TASK DIRECTIONS: Beginning with the line where "Starry / Black Skye Terrier Throw Blanket" appears, set down each line exactly until the records below end, and omit the pictures.

=== Begin Enclosure ===

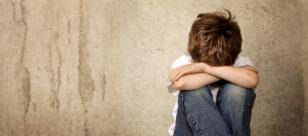 childhood trauma, Maria Stella, RCC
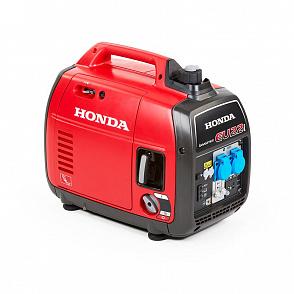 Бензиновый генератор Honda EU 22 i T RG
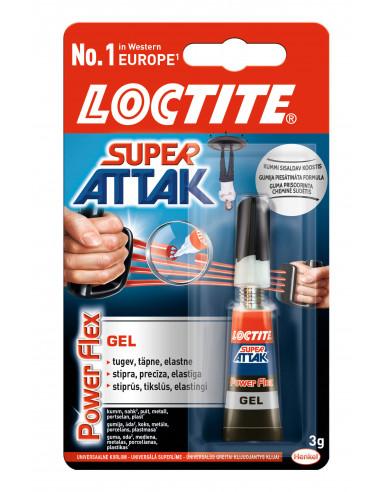 Super Attak Power gel 3g
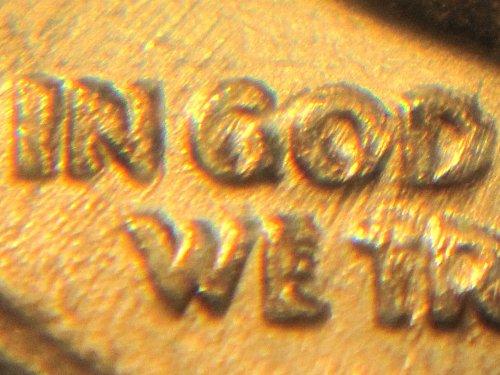 2007-P/P Roosevelt RPM DDO Error Dime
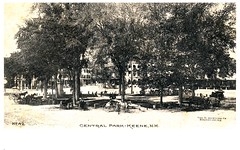 Central Square in Keene NH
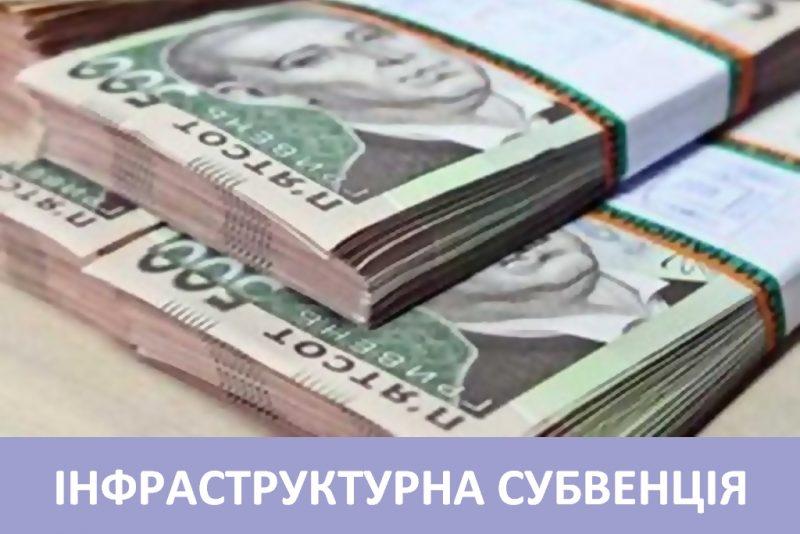 174 млн грн – один з найбільших обсягів субвенції у 2019 році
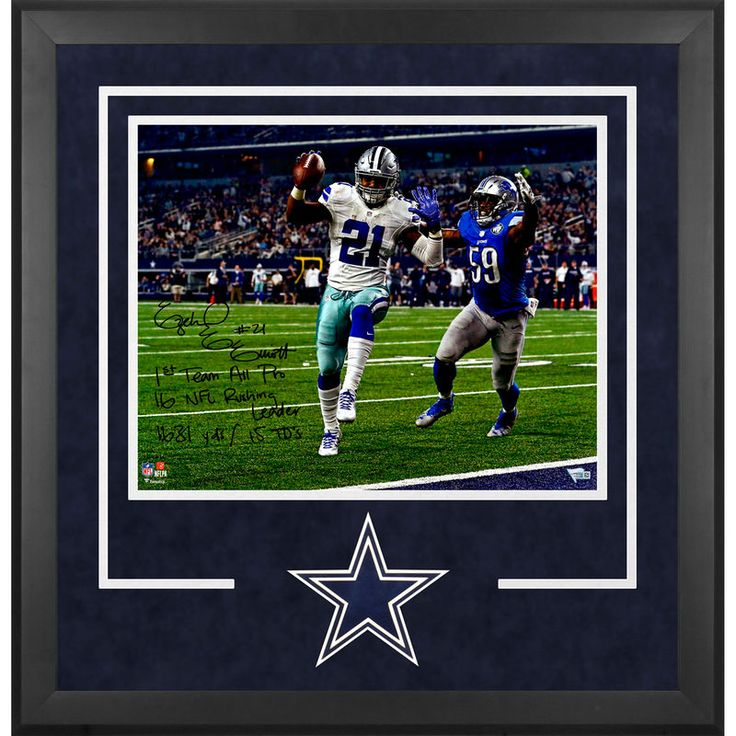 "Ezekiel Elliott Dallas Cowboys Fanatics Authentic Deluxe Framed Autographed 16"" x 20"" Touchdown Photograph with 2016 Season Stats Inscription - Limited Edition of 16"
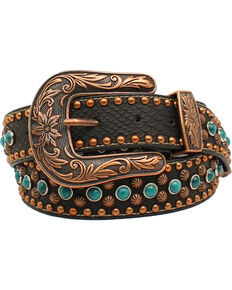 Nocona Women's Copper Nailhead Turquoise Belt, Black, hi-res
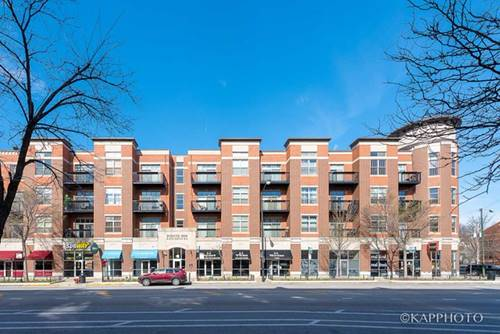 1910 S State Unit 228, Chicago, IL 60616 South Loop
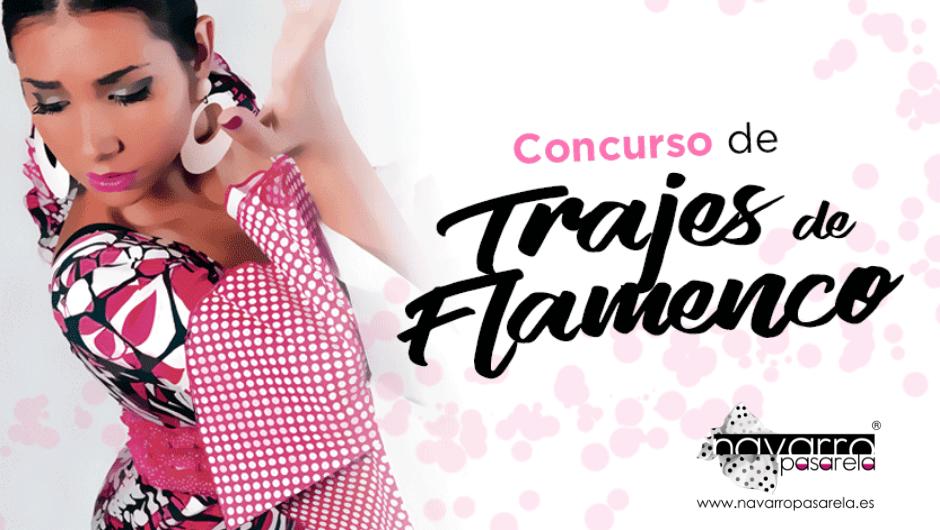 CONCURSOS Trajes de Flamenca y Traje Corto Feria 2019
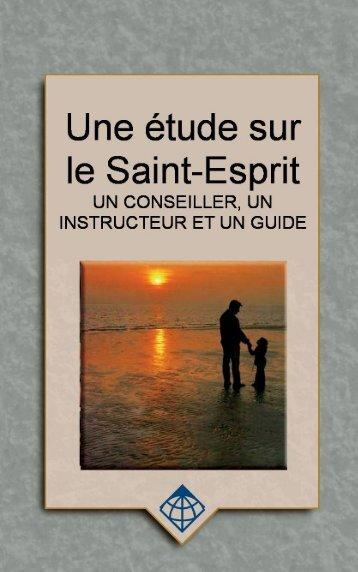 Une étude sur le Saint-Esprit : un conseiller, un ... - Global University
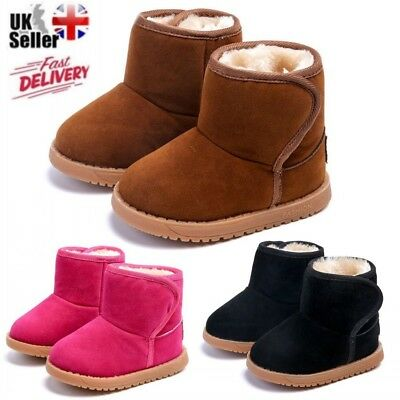Infant Baby Toddler Winter Warm Snow Boots Kids Boys Girls Chelsea Martin Shoes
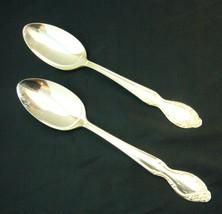 "Rogers & Bro Silvery Mist 8 1/2"" Silverplate Spoons x 2 - $18.57"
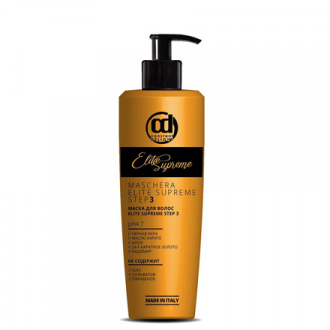 Constant Delight, Маска для волос Elite Supreme, 250 мл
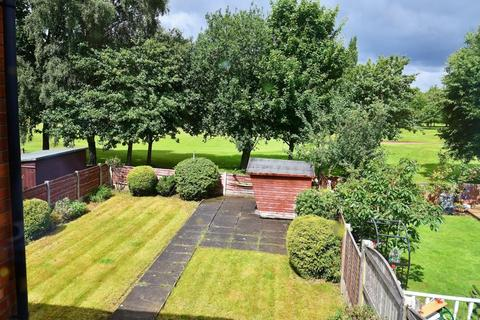 4 bedroom detached house for sale - Welwyn Drive, Salford 6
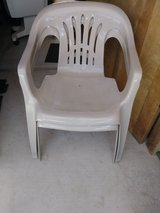 chairs and table for sale. in 29 Palms, California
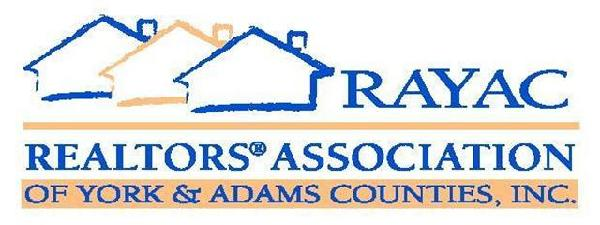 REALTORS Association of York & Adams Counties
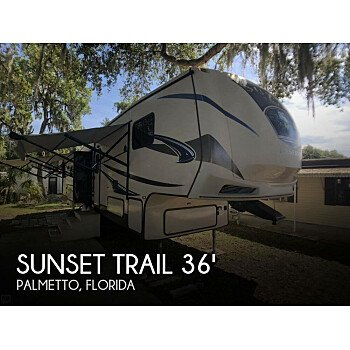 2015 Crossroads Sunset Trail for sale 300189002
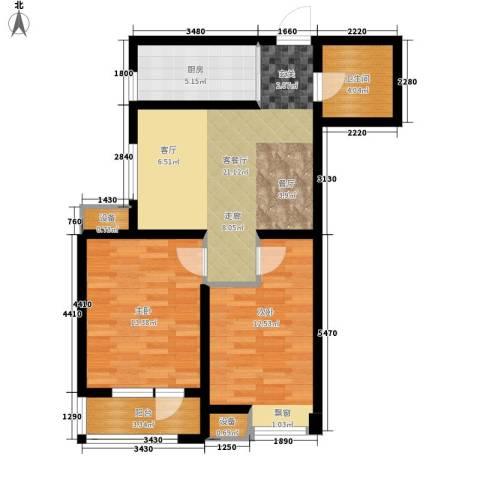 新梅江雅境新枫尚2室1厅1卫1厨90.00㎡户型图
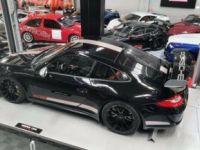 Porsche 997 PORSCHE 911 997 GT3 RS 4.0 - <small></small> 370.000 € <small>TTC</small> - #2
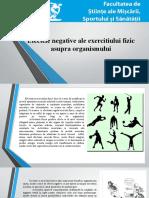 EfecteleNegativeAleExercitiuluiFizicAsupraOrganismului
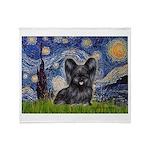 Starry / Black Skye Terrier Throw Blanket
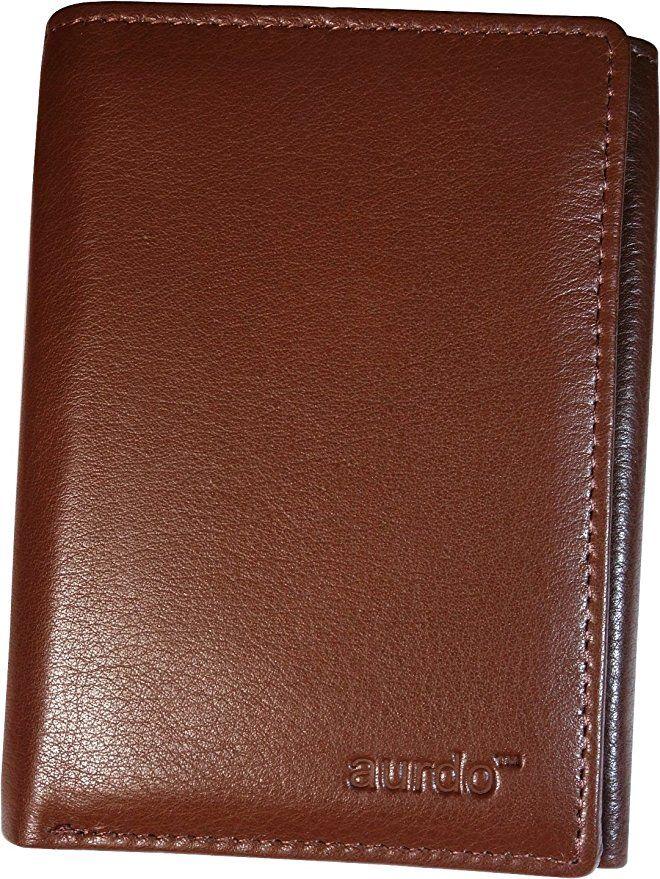 Mens Trifold Genuine Leather Wallet RFID Blocking Black Brown Tan Burgundy New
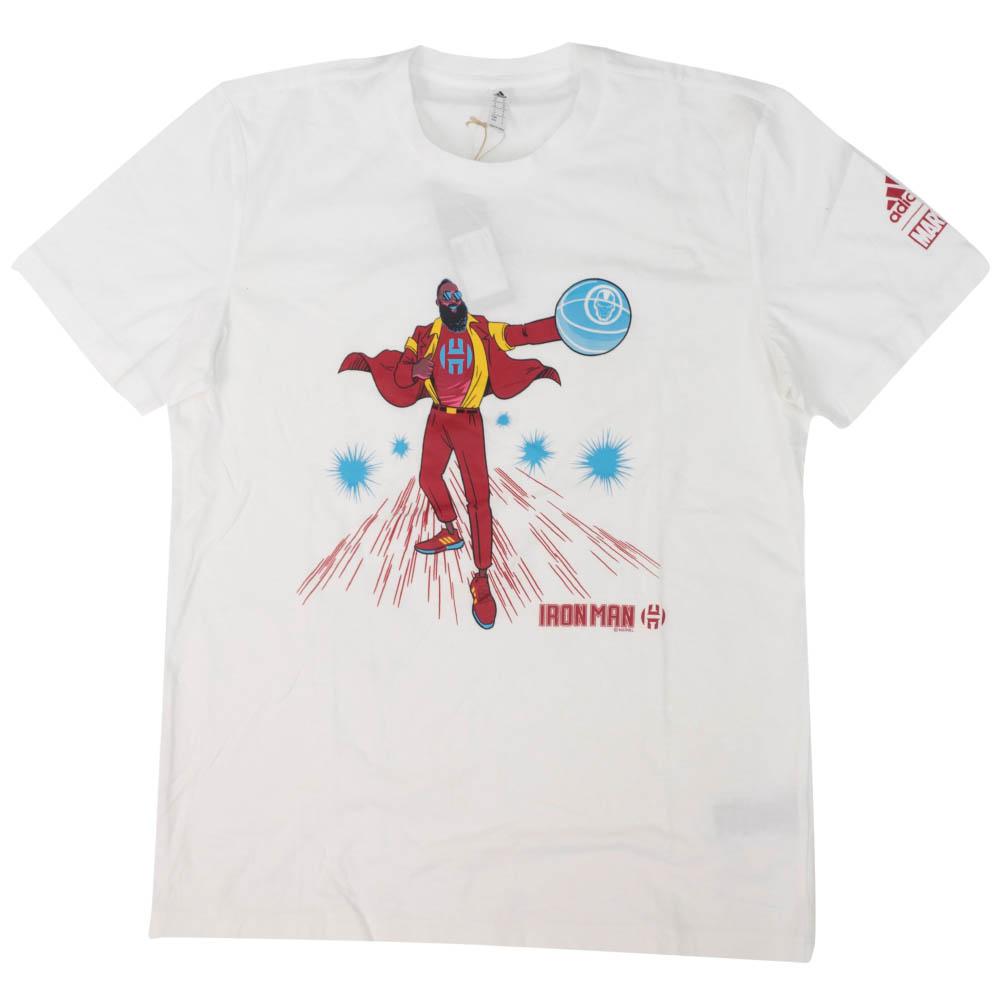 NBA ジェームス・ハーデン Tシャツ マーベル ハーデン アイアンマン アディダス/Adidas ホワイト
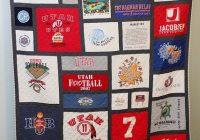 best looking t shirt quilt ive seen i like the black The Good Ole Hockey Game Quilt Pattern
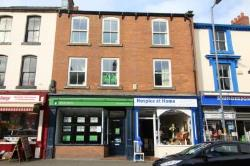 Flat For Sale Wigton Cumbria Cumbria CA7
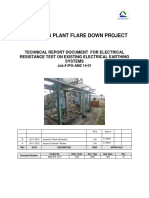AGIP Flaredown Technical Report Document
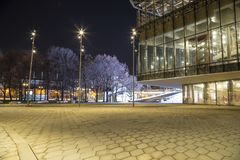 Zaryadye Park at Night -- urban park located near Red Square in Moscow, Russia. Royalty Free Stock Photography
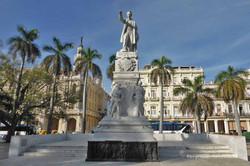 Kuba 001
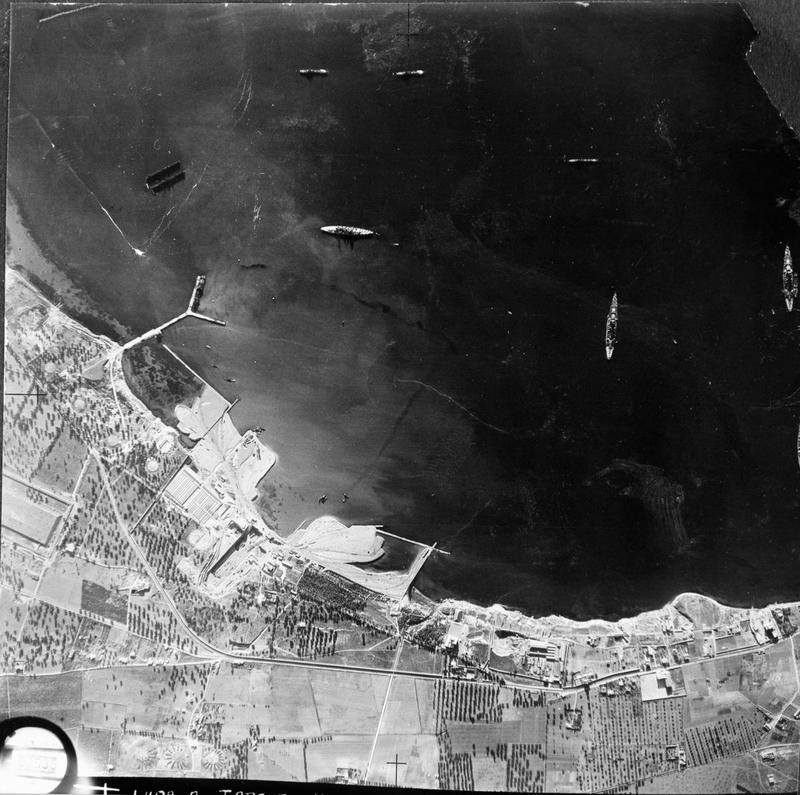 Battleships are seen anchored in Mar Grande in this Maryland reconnaissance photo taken in the lead-up to Operation Judgement.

=== End Enclosure ===

RESPONSE TO THE EXERCISE:
 Starry / Black Skye Terrier Throw Blanket
 Mens Trifold Genuine Leather Wallet RFID Blocking Black Brown Tan Burgundy New
 NBA ジェームス・ハーデン Tシャツ マーベル ハーデン アイアンマン アディダス/Adidas ホワイト
 best looking t shirt quilt ive seen i like the black The Good Ole Hockey Game Quilt Pattern
 Flat For Sale Wigton Cumbria Cumbria CA7
AGIP Flaredown Technical Report Document
 Zaryadye Park at Night -- urban park located near Red Square in Moscow, Russia. Royalty Free Stock Photography
 Kuba 001
 Battleships are seen anchored in Mar Grande in this Maryland reconnaissance photo taken in the lead-up to Operation Judgement.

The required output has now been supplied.